Hidden Strike -

“We’re not going out the way we came. We’re going down.”

Korr cursed under his breath. “They know we’re here. Move.”

They surfaced a quarter-mile away, in a drainage culvert beneath the highway, just as the refinery erupted in a massive fireball—Meier’s delayed charge, detonating the server room and the chip with it. The sound was a physical wall of pressure. Hidden Strike

He stood on a dune two klicks east, binoculars pressed to his eyes, the thermal glow of the inferno painting his face orange. His men had done their job. The mercenary convoy, hired to escort the last Western engineers out of the war zone, was now a scattering of molten hubcaps and shredded tires. The engineers themselves—four civilians with no combat training—were supposedly dead. That was the official report.

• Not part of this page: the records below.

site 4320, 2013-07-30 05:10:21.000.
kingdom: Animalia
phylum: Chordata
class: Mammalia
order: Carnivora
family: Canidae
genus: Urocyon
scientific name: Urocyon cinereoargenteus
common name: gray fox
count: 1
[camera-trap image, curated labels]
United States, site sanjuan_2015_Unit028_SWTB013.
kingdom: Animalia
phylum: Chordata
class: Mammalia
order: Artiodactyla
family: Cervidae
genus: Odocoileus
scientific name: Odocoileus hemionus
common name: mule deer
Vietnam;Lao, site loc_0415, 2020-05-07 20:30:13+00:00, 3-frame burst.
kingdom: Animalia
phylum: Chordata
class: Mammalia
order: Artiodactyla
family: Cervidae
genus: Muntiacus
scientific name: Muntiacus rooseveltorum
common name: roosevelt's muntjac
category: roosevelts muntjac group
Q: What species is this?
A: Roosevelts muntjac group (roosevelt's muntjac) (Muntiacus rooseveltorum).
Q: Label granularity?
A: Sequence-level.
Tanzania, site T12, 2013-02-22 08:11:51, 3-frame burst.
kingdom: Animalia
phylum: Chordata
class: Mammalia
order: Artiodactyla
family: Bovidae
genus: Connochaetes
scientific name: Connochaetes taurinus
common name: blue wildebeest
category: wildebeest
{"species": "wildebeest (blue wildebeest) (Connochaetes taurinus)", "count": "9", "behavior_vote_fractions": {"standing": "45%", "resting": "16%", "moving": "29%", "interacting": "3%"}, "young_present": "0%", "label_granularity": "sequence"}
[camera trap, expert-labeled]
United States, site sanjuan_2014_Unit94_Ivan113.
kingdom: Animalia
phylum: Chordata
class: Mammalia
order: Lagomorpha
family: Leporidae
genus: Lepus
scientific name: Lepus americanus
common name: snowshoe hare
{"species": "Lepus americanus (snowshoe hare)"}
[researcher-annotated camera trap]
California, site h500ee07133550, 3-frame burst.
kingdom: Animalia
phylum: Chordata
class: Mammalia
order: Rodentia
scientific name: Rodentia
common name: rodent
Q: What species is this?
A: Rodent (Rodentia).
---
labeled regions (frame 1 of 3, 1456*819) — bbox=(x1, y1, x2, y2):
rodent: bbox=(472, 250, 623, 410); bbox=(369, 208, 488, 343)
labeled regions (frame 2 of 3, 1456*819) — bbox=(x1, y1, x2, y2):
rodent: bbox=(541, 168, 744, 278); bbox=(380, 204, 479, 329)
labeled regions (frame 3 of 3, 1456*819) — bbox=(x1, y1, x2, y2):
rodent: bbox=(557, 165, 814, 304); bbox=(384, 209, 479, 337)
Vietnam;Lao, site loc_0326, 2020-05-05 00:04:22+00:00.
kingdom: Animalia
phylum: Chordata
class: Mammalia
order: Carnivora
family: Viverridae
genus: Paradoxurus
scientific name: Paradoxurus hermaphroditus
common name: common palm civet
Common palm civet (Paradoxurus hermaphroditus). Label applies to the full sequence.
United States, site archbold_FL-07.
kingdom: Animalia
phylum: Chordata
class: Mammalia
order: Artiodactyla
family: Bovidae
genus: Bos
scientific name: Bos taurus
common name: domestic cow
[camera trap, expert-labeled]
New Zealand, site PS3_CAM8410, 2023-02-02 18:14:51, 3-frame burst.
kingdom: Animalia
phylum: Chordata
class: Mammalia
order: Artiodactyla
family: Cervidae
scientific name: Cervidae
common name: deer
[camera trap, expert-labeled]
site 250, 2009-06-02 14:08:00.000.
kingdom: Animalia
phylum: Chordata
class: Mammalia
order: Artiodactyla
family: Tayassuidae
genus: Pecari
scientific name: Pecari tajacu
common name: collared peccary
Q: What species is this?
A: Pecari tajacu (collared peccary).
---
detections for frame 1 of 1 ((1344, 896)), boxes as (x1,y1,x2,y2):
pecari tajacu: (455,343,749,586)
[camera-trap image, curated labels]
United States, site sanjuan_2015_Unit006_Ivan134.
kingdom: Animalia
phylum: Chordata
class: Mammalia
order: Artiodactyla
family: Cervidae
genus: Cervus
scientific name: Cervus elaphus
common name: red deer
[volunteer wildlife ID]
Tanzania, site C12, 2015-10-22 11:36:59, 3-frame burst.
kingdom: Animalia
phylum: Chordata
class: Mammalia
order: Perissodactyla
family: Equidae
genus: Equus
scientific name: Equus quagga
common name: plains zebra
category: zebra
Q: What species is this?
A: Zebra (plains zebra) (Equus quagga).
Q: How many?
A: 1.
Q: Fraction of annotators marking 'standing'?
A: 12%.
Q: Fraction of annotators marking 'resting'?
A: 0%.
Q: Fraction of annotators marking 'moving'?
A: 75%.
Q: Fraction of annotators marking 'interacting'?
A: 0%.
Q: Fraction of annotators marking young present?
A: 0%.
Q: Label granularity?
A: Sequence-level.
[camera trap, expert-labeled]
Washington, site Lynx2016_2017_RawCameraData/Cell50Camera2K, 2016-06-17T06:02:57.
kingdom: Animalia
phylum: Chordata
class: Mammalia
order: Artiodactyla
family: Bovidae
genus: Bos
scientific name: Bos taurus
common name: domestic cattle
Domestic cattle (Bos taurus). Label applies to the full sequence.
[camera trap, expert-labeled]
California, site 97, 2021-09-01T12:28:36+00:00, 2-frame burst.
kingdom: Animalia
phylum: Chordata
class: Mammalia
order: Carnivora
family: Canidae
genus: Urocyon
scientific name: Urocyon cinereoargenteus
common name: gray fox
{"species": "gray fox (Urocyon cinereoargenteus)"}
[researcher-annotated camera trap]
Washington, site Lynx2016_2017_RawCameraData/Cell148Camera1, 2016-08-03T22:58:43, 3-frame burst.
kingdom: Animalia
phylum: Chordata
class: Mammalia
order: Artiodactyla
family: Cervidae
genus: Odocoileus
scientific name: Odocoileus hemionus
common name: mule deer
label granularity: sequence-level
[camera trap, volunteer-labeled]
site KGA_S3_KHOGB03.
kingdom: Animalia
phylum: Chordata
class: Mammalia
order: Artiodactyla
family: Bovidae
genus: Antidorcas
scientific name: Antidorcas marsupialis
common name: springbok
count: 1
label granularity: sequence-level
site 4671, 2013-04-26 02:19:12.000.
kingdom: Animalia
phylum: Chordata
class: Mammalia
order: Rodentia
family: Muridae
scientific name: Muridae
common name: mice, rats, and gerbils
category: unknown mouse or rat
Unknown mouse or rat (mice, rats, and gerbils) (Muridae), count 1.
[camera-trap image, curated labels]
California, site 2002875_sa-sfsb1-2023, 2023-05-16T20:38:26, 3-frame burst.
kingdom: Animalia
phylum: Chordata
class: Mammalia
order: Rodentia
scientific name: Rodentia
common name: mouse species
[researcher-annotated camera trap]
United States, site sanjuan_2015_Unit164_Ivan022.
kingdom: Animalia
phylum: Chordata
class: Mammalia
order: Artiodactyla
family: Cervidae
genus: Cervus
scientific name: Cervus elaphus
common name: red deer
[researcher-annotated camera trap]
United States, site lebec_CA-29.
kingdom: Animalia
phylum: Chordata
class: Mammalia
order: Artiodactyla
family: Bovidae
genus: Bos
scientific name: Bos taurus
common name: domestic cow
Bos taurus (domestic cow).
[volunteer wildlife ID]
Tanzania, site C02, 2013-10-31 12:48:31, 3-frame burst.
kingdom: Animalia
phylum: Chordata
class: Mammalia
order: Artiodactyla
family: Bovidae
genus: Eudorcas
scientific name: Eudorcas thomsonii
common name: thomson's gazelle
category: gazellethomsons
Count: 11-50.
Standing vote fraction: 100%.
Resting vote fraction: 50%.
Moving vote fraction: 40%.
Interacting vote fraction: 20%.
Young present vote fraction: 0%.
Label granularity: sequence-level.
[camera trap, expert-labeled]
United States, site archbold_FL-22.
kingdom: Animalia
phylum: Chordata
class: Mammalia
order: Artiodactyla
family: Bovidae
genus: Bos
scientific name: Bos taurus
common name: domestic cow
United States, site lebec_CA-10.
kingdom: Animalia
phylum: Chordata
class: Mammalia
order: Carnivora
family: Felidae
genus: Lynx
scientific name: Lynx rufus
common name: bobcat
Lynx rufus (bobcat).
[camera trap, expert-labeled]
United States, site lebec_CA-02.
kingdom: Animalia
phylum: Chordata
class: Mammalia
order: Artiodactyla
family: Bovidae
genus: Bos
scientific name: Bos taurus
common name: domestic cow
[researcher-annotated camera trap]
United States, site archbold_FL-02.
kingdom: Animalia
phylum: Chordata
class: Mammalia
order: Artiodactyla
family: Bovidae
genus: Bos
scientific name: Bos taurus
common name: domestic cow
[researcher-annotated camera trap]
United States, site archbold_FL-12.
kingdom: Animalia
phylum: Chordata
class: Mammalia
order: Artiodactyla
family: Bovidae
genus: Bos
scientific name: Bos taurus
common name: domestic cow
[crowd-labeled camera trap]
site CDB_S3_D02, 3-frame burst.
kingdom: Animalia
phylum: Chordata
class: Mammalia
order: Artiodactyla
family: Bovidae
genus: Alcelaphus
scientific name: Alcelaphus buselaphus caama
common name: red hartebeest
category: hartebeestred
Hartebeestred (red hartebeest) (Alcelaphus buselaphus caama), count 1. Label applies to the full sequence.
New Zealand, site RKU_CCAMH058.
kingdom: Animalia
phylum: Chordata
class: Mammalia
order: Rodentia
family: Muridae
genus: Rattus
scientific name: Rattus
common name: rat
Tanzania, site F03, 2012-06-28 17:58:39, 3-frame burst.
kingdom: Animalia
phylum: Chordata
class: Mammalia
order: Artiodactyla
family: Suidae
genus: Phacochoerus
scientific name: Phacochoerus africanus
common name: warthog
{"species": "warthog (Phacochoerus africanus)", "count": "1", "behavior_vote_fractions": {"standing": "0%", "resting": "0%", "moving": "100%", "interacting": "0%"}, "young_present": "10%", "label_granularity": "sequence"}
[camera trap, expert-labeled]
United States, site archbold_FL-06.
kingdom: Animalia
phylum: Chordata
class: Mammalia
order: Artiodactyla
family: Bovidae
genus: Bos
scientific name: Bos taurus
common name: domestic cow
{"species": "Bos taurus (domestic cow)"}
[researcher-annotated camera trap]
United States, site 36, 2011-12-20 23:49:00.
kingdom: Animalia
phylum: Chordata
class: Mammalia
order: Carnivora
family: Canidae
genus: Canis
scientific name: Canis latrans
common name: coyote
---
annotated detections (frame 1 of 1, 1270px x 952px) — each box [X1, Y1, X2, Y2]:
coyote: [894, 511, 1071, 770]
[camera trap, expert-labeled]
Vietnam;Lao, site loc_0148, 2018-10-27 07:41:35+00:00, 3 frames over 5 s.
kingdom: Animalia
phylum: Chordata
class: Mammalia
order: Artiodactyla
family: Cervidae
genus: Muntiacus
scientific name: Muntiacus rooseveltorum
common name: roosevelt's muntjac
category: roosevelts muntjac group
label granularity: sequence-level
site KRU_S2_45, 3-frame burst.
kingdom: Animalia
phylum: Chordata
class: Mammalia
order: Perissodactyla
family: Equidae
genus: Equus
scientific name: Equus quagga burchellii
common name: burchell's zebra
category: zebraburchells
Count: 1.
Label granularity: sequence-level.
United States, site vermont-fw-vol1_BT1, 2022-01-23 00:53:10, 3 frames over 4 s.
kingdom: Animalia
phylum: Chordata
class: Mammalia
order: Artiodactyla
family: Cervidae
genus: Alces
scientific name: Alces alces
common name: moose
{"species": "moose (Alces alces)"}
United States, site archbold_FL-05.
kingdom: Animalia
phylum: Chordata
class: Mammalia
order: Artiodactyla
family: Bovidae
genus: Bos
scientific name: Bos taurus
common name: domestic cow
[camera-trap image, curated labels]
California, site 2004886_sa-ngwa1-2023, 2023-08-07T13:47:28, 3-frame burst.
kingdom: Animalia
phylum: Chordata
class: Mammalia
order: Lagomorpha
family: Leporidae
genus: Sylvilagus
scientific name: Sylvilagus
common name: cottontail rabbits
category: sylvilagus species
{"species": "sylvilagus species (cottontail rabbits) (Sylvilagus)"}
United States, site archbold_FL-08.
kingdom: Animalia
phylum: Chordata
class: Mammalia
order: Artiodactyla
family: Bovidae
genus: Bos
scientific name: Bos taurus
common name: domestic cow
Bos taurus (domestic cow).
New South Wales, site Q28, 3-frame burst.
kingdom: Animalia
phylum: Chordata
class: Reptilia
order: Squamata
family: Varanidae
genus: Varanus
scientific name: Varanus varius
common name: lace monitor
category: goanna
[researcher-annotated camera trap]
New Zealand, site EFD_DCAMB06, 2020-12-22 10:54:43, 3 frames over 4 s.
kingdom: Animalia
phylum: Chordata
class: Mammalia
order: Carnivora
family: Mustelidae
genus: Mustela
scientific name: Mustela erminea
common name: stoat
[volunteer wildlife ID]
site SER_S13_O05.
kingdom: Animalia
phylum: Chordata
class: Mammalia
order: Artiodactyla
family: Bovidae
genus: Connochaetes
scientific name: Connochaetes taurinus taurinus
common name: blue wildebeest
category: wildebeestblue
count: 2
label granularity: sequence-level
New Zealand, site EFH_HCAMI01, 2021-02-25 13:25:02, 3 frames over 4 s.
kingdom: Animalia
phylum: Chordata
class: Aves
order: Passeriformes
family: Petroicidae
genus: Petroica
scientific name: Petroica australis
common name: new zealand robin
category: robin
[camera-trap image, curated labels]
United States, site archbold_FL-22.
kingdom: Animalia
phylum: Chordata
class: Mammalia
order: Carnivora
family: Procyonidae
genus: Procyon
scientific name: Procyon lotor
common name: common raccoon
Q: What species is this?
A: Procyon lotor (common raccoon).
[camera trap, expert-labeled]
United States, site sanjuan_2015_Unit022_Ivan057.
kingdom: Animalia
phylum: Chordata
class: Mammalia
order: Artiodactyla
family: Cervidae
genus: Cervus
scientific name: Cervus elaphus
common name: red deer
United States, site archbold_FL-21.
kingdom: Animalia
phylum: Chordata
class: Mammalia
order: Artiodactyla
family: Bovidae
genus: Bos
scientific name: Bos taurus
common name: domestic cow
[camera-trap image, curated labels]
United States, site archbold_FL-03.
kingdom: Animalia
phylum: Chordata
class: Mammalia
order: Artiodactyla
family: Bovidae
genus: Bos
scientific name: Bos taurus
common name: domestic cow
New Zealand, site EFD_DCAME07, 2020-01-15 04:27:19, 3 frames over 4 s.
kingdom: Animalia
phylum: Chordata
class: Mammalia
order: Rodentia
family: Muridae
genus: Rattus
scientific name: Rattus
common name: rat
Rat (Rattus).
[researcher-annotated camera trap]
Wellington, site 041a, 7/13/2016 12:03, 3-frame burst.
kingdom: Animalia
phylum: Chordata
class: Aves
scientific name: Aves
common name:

“Swim through crude?” one of the engineers stammered. “That’s insane. It’s toxic. We’ll drown.” “We’re not going out the way we came

A coded signal.

He didn’t run.

But Rashidi knew better. He had not bombed the convoy to kill them. He had bombed it to capture them.

They found the engineers in a sub-basement control room, huddled behind a blast door. The four of them—two women, two men, all in oil-stained coveralls—looked less like valuable assets and more like terrified rabbits. Their leader, a sharp-faced woman named Dr. Amira Halabi, didn’t thank him. She just said, “About time. The backdoor isn’t in our heads. It’s in a chip we hid in the refinery’s main server.” His men had done their job

Korr was a ghost who occasionally worked for the CIA’s Special Activities Division. His last assignment had ended badly—a village in Idlib, a child with a grenade, a choice that still woke him up at 3:00 AM drenched in sweat. Now he was being sent back into the grinder for a reason that his handler, a woman named Delgado with a voice like crushed gravel, had only hinted at.

But as he helped Dr. Halabi to her feet, his satellite phone buzzed. A text from Delgado.